Conversations with my son followed a predictable pattern
What I didn’t anticipate was how quickly concern can turn into pressure with a teenager. Before College Sunday, our conversations followed a predictable pattern. I asked too many questions. He answered defensively.
I pushed. He shut down. He felt scrutinized, even though I thought I was guiding him. I knew from the first meeting that if I didn’t change my approach, we’d just repeat the same conflict.
So I made a rule: one to three questions per conversation. No follow-ups masquerading as clarifications. No rapid-fire “what abouts.” Just a lot of listening and very few questions. At first, it seemed almost irresponsible. Teen parenting can feel like crisis prevention. Wouldn’t he drift if I didn’t press?
But slowing down changed everything. I learned to sit through silence. I practiced keeping a neutral expression. Even a parent’s raised eyebrow can be interpreted as a verdict.
Then, something unexpected happened: my son began thinking out loud when I stopped steering. He paused, revised mid-sentence, and startled both of us. He started responding to himself rather than me.

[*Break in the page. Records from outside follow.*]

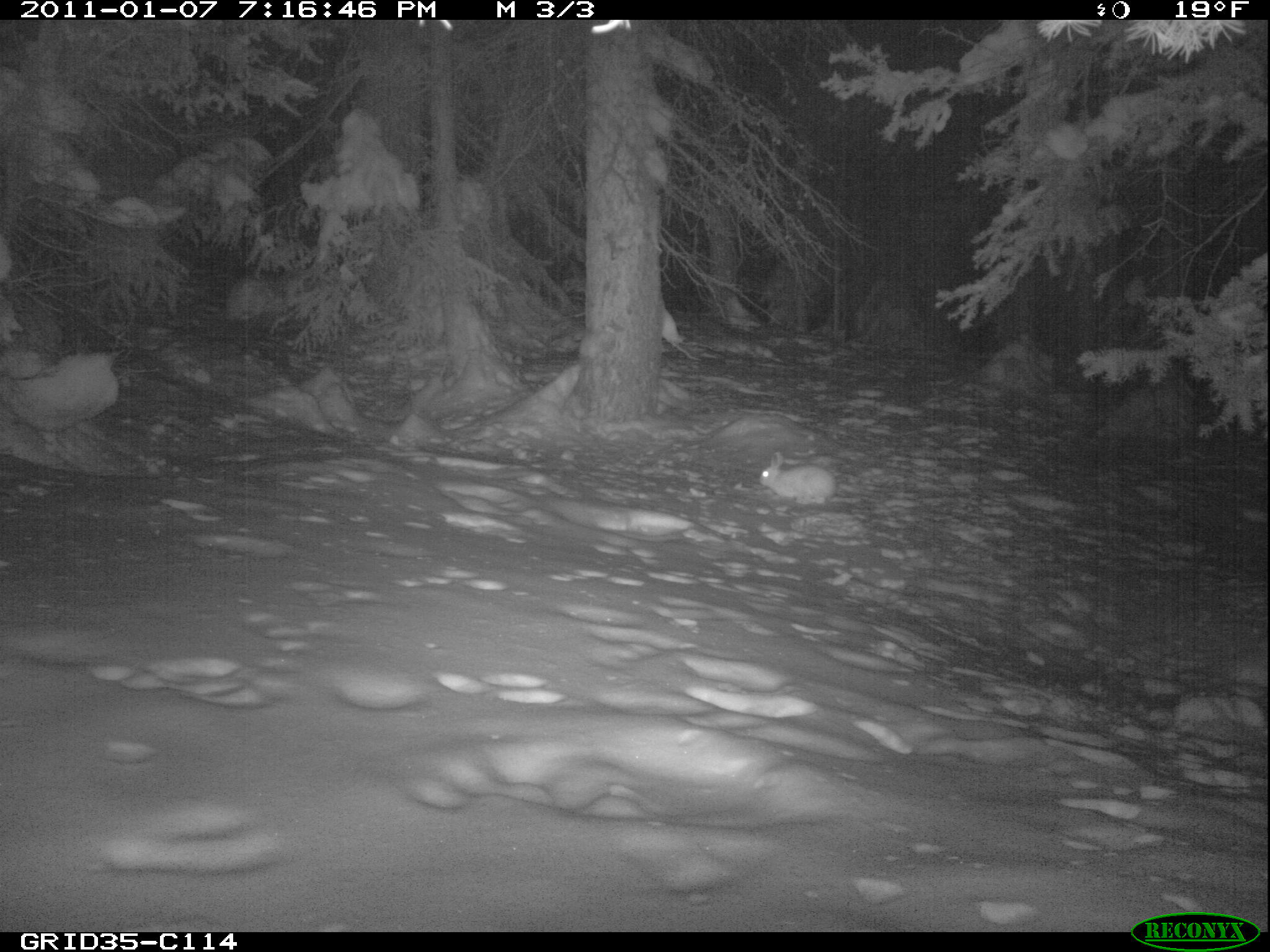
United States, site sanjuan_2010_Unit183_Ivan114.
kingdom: Animalia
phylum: Chordata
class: Mammalia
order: Lagomorpha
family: Leporidae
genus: Lepus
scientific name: Lepus americanus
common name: snowshoe hare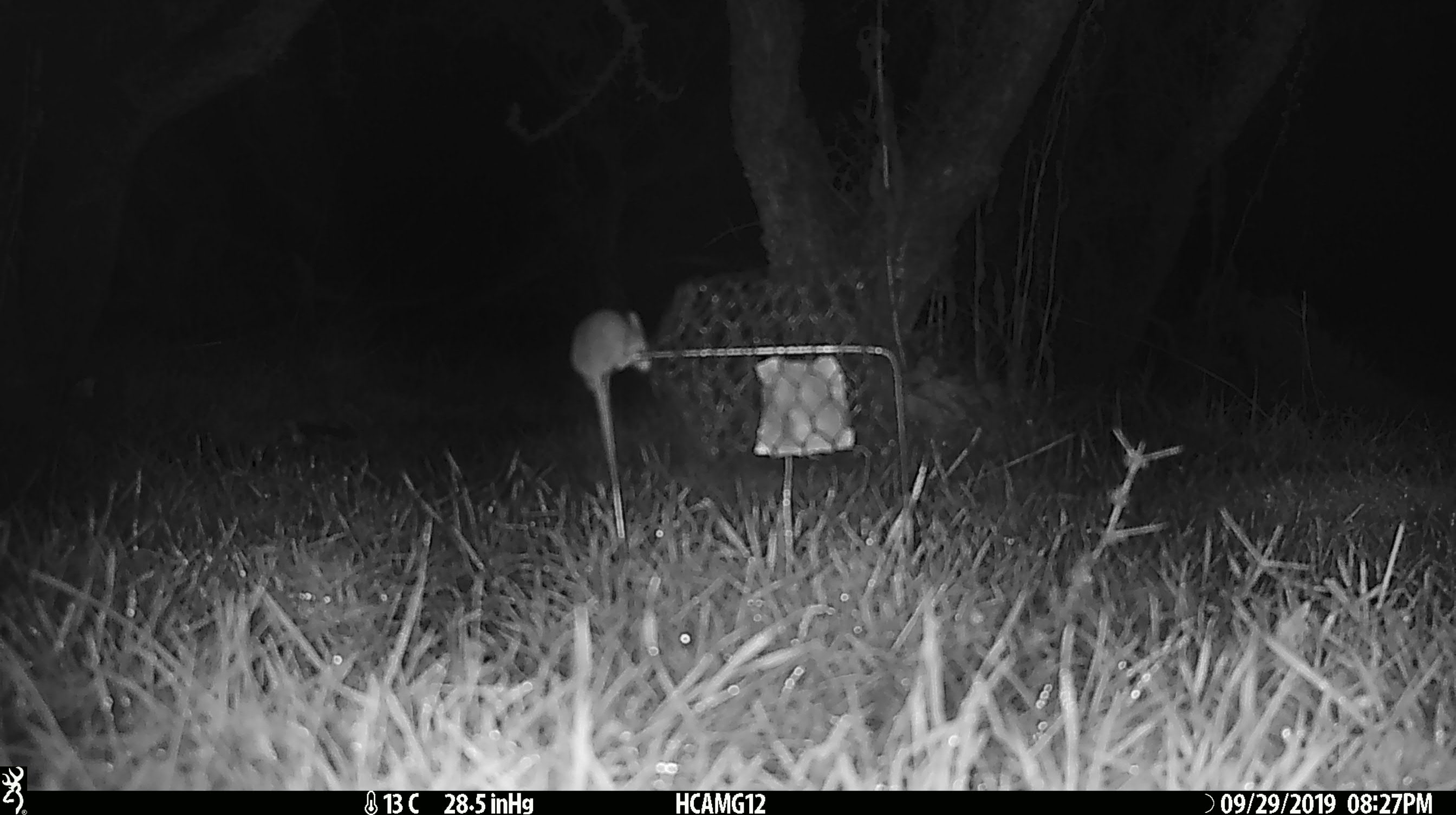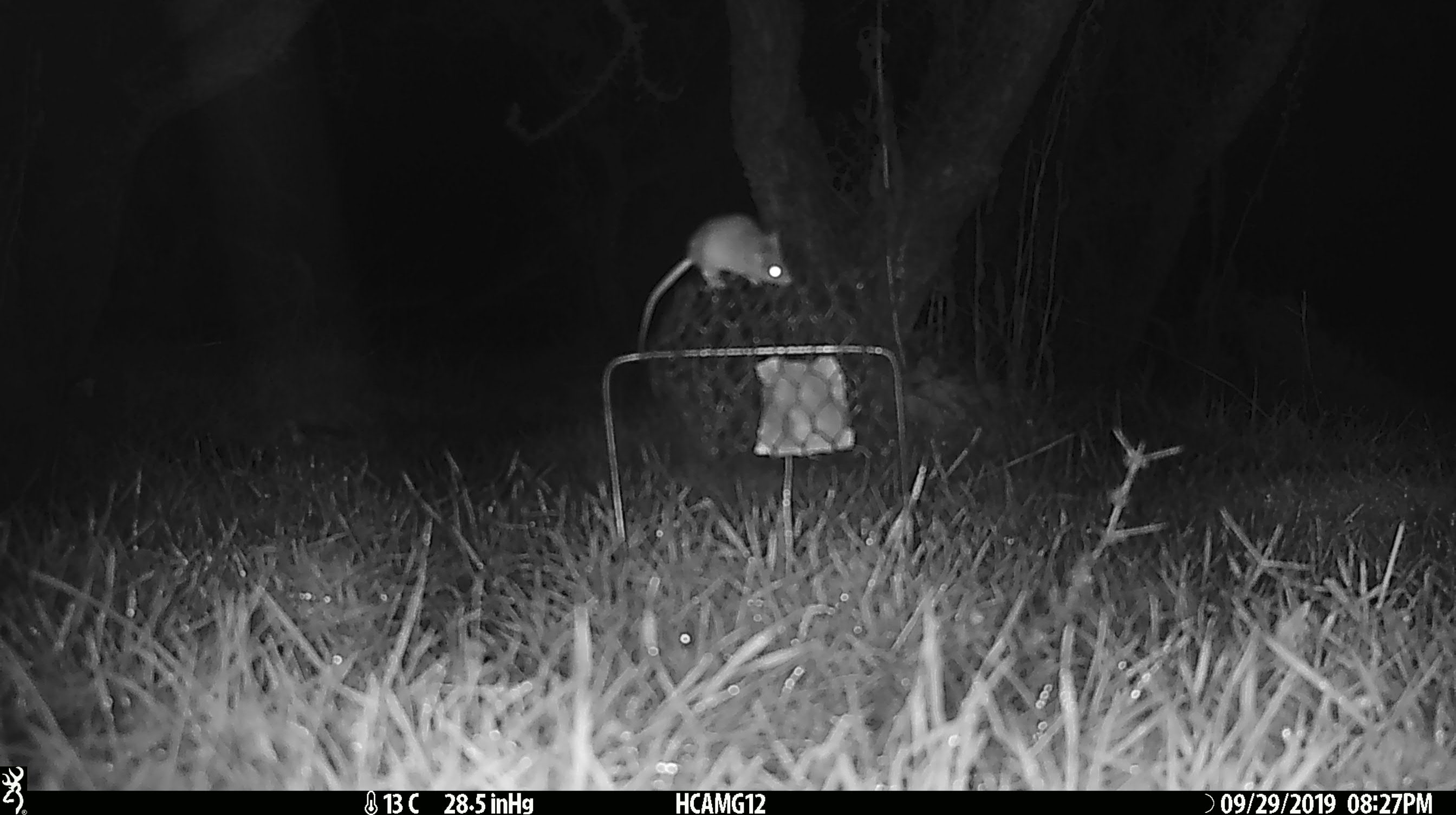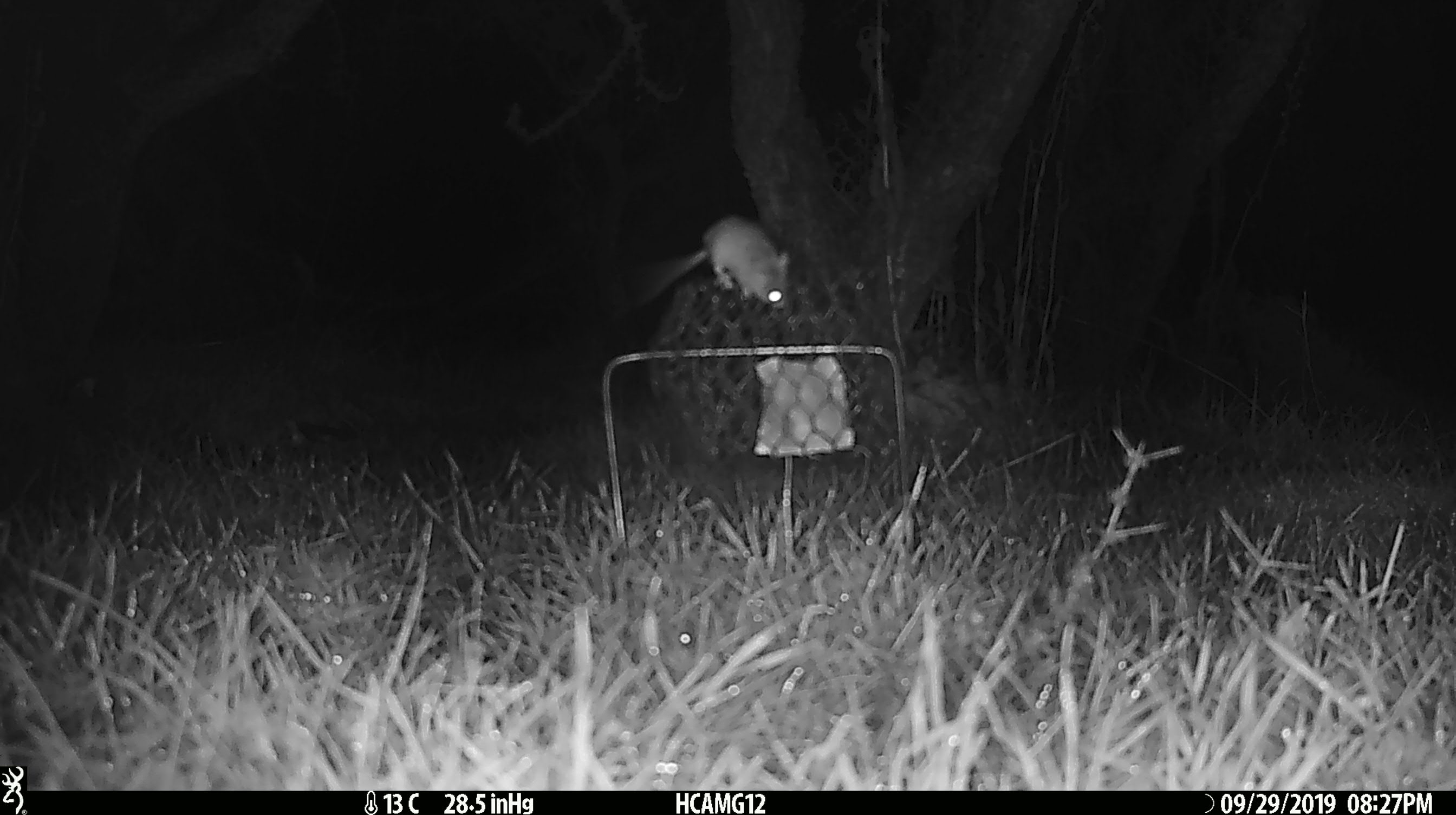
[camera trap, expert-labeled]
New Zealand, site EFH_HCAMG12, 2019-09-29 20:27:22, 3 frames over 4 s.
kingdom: Animalia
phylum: Chordata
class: Mammalia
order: Rodentia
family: Muridae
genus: Mus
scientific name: Mus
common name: mouse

In real time, he was testing ideas, circling back, and changing his mind.
Our discussions became more genuine, less staged
Our discussions seemed more genuine and less staged. “College Sunday” eventually softened into our “Sunday Sit-Down.” It became less about outcomes and more about space. I cleared the room of shame. There was no wrong interest, no embarrassment in not knowing. Once I stopped reacting, he stopped defending.
I also became more intentional. I only get about fifty of these Sundays a year. That’s fifty opportunities to ask questions that might aid in his self-reflection. Instead of steering his future, I used questions to help him explore his sense of self. What did I genuinely want to know? What could assist him in articulating his values and curiosity?
We share a digital notepad. I organize lists and possibilities far more than he does. Conversations are spaced about a week apart. I fight the impulse to pounce when something comes up. Now I save it.
“I ran across this today,” I’ll say at our sit-down.
“What do you think about kids your age doing this?”
“What advice would you give your younger sibling?”
These aren’t trick questions. They’re invitations.
Our conversations are more an invitation to hear what my son’s thinking
Week by week, he considers who he’s becoming. No more pressure, just conversation. I see more of his internal world than I ever did through grades or deadlines.
Now he’s a high school senior. Applications have been submitted, and decisions are rolling in. His early action first-choice, with an acceptance rate under 10%, was deferred, so we are keeping the plan fluid. As the stress of senior-year builds, I reflect on junior-year lessons. It was a critical year when we established the groundwork for communication, trust, and reflection.
Those Sunday meetings, which once felt experimental, are more important than ever. They remind me to pause, pay attention, and give him space before the whirlwind accelerates.
Do I still worry? Constantly.
Do I still have opinions? Of course.
But restraint isn’t apathy. It’s trust.
Our weekly meeting is our way of staying connected
Our weekly meeting doesn’t feel like a meeting anymore. It now resembles more of a “Sunday Sync.” It’s my chance to listen without correcting, to align without pushing, and to stay connected while he considers what comes next.
I used to believe good parenting meant asking the right questions. I now realize it also means knowing when to ask fewer questions and having faith that silence can offer just as much.